As a former arts journalist, I began writing biographies because I wanted to tell the story of an accomplished person in the arts who seemed to have led an eventful life. Rather than starting with a thesis (why close down the possibilities with some arbitrary point of view?), I wanted to keep an open mind as I learned about this person.
Accustomed to suddenly being called upon to write about people and situations I knew little about, I was not deterred by having to start from scratch. I was motivated by my need to be the first biographer—the first to share with readers the ways the life and the work intertwine, as they inevitably do.
A journalist is a writing machine, expected to be able to corral hundreds of words into readable form in a few hours, if necessary. As a biographer, as soon as I had a few facts to rub together, I was keen to begin writing; this was the only way I could discover what I still needed to know.
There is also the matter of style. In the forefront of a journalist's mind is the need to grab fickle readers at the outset. That's why coming up with a catchy lede (the first sentence or paragraph of a story) is so important to us. The prologues of my books are my way of hooking the reader with the most dramatic aspects of my subject's story.

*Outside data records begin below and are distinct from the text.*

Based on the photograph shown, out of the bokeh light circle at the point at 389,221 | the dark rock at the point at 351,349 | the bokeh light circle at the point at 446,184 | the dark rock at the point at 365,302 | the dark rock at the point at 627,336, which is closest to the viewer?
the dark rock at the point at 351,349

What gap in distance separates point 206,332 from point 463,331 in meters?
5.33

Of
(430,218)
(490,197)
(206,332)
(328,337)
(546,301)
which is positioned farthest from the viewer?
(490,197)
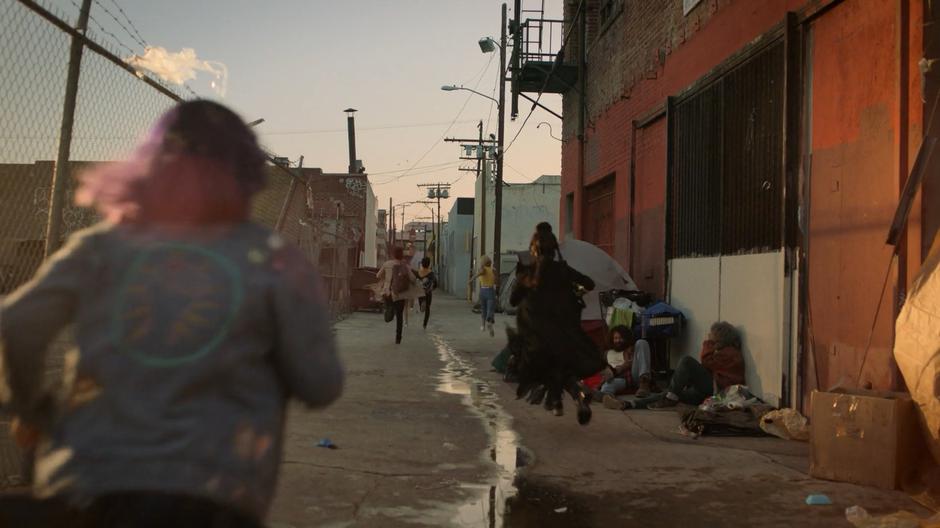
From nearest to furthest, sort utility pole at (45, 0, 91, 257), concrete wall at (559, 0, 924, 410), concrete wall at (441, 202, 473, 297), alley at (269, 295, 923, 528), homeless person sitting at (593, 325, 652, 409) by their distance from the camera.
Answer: utility pole at (45, 0, 91, 257) → alley at (269, 295, 923, 528) → concrete wall at (559, 0, 924, 410) → homeless person sitting at (593, 325, 652, 409) → concrete wall at (441, 202, 473, 297)

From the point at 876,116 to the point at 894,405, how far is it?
8.65 feet

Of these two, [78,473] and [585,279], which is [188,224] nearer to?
[78,473]

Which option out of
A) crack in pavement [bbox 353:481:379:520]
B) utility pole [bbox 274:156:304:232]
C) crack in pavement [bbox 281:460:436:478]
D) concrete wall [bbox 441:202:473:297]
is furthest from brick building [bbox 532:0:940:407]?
concrete wall [bbox 441:202:473:297]

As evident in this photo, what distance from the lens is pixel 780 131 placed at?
883 centimetres

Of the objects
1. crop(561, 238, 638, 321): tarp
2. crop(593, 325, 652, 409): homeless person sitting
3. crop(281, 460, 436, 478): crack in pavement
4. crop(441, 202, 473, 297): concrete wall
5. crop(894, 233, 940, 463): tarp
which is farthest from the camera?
crop(441, 202, 473, 297): concrete wall

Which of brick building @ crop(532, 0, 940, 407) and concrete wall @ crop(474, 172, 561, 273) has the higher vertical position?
concrete wall @ crop(474, 172, 561, 273)

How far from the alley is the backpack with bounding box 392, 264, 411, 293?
663 centimetres

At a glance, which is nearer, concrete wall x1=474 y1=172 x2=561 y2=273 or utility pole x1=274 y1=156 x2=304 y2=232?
utility pole x1=274 y1=156 x2=304 y2=232

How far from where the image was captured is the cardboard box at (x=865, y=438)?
5.48m

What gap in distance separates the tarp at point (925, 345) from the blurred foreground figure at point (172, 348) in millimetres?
4416

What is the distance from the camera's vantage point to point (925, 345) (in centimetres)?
522

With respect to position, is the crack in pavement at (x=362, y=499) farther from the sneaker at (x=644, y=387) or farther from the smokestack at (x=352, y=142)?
the smokestack at (x=352, y=142)

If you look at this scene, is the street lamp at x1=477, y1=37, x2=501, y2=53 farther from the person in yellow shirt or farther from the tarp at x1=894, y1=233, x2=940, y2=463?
the tarp at x1=894, y1=233, x2=940, y2=463

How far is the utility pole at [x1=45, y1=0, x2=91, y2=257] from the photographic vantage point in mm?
4855
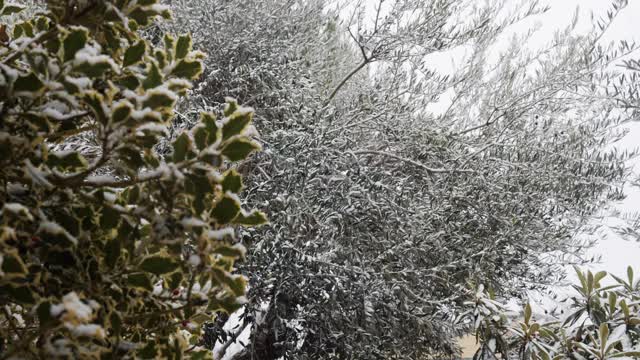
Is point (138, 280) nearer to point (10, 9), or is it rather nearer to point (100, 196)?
point (100, 196)

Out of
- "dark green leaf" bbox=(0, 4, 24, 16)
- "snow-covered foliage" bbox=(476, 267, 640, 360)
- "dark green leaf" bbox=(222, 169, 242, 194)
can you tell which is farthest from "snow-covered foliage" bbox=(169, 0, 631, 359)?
"dark green leaf" bbox=(222, 169, 242, 194)

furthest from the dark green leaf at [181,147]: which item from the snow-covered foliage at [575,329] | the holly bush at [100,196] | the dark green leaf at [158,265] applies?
the snow-covered foliage at [575,329]

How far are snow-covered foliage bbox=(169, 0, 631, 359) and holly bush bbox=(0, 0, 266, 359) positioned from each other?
2.17 m

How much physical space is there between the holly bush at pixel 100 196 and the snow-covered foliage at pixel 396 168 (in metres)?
2.17

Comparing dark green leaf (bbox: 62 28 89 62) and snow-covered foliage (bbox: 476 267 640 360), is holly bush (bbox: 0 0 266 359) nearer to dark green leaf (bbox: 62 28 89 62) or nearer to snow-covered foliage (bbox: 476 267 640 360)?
dark green leaf (bbox: 62 28 89 62)

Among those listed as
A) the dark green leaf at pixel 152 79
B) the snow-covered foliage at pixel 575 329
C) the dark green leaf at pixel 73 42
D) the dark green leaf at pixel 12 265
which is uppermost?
the dark green leaf at pixel 73 42

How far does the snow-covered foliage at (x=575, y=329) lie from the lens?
2748 millimetres

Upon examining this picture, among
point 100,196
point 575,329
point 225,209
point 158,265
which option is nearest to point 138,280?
point 158,265

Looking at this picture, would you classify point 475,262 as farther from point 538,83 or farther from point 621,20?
point 621,20

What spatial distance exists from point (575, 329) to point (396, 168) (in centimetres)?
215

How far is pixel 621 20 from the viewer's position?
15.3ft

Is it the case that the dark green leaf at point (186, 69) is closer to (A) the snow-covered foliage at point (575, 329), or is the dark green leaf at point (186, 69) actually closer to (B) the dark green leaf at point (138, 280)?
(B) the dark green leaf at point (138, 280)

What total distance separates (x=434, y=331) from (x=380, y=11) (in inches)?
110

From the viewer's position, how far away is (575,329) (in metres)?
3.12
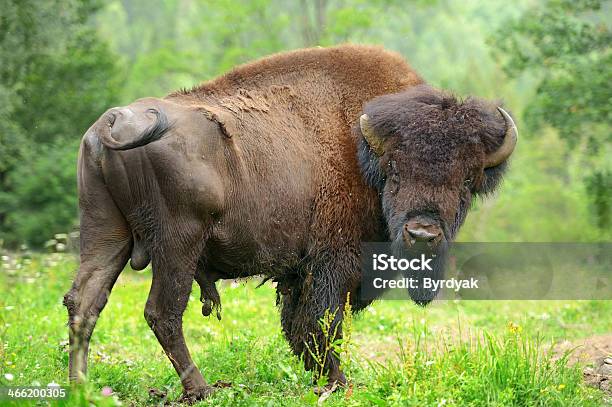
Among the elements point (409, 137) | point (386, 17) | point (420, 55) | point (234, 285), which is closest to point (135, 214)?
point (234, 285)

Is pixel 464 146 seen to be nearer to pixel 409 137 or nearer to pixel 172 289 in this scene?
pixel 409 137

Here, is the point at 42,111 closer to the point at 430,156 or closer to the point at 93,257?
the point at 93,257

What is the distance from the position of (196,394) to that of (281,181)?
176 centimetres

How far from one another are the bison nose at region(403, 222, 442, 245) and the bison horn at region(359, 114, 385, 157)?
0.72m

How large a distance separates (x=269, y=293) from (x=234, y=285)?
4776mm

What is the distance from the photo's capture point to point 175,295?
6062 millimetres

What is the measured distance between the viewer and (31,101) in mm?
20625

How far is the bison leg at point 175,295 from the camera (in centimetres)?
597

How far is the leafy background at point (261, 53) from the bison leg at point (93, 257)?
354 centimetres

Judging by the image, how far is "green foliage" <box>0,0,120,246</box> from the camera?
1600 centimetres

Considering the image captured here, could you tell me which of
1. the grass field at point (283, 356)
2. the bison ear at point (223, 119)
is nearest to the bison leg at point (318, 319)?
the grass field at point (283, 356)

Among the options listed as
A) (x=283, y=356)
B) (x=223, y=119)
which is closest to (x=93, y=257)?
(x=223, y=119)

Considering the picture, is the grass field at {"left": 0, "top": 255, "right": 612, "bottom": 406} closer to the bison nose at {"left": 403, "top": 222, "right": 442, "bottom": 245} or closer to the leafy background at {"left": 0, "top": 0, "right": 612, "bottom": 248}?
the bison nose at {"left": 403, "top": 222, "right": 442, "bottom": 245}

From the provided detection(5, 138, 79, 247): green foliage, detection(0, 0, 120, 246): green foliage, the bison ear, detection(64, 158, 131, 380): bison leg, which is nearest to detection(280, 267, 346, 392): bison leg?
the bison ear
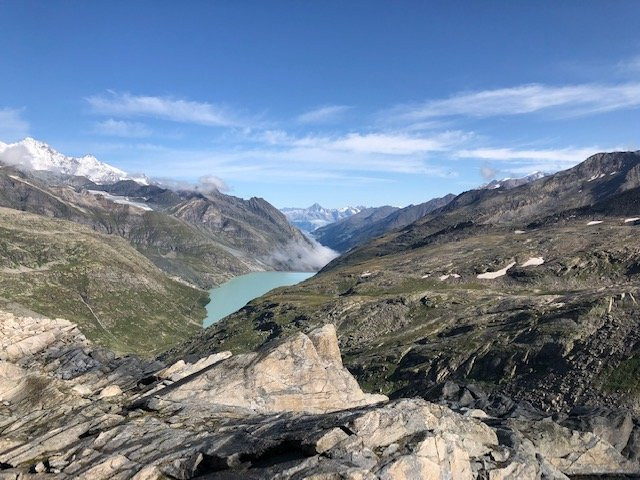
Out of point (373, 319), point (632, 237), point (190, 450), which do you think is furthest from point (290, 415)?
point (632, 237)

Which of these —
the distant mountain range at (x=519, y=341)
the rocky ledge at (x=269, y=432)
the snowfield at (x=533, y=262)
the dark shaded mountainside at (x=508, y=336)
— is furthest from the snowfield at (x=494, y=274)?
the rocky ledge at (x=269, y=432)

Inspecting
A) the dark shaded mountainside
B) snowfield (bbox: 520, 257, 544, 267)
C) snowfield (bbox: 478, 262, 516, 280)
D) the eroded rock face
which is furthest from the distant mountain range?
the eroded rock face

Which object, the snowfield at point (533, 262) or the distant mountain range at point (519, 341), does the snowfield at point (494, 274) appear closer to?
the distant mountain range at point (519, 341)

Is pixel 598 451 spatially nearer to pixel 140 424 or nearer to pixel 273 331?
pixel 140 424

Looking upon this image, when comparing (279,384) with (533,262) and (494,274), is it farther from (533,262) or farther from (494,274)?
(533,262)

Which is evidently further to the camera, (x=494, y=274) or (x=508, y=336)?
(x=494, y=274)

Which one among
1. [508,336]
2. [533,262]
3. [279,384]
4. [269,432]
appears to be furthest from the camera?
[533,262]

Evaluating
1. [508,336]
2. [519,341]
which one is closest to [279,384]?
[519,341]

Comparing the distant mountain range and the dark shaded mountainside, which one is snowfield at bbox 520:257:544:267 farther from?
the distant mountain range

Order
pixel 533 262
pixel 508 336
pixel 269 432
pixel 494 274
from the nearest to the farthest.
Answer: pixel 269 432 < pixel 508 336 < pixel 533 262 < pixel 494 274
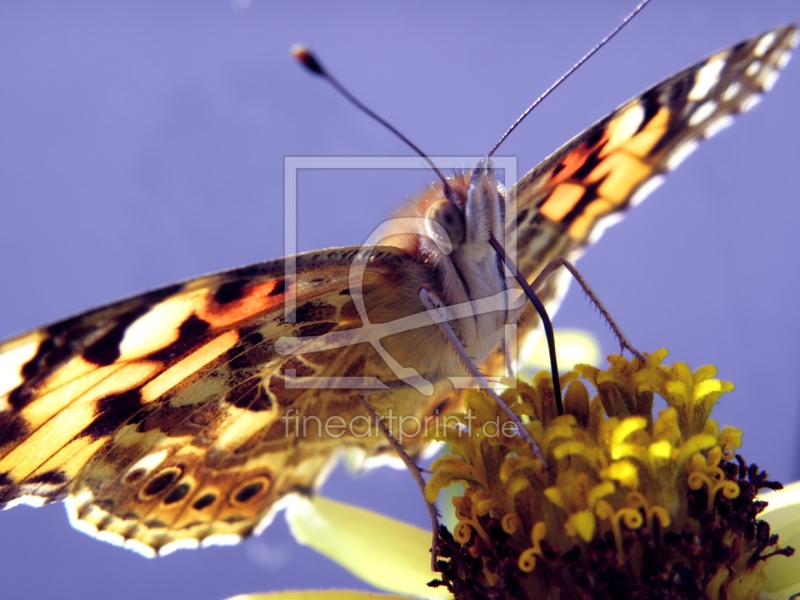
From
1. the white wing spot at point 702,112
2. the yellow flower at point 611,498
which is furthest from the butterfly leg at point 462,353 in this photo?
the white wing spot at point 702,112

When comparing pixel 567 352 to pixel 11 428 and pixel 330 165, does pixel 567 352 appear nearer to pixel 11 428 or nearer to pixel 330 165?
pixel 330 165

I think journalists-turned-biographers are pleased if our books are said to resemble fiction, despite their scrupulous reporting. It is pointless to view any biography as definitive—new facts are likely to be uncovered; new emphases develop, based on change in the culture. So it makes sense to omit details that don't fit comfortably in the narrative of the life. The narrative is paramount; it is what makes a book enjoyable to read rather than simply a dumping ground for information.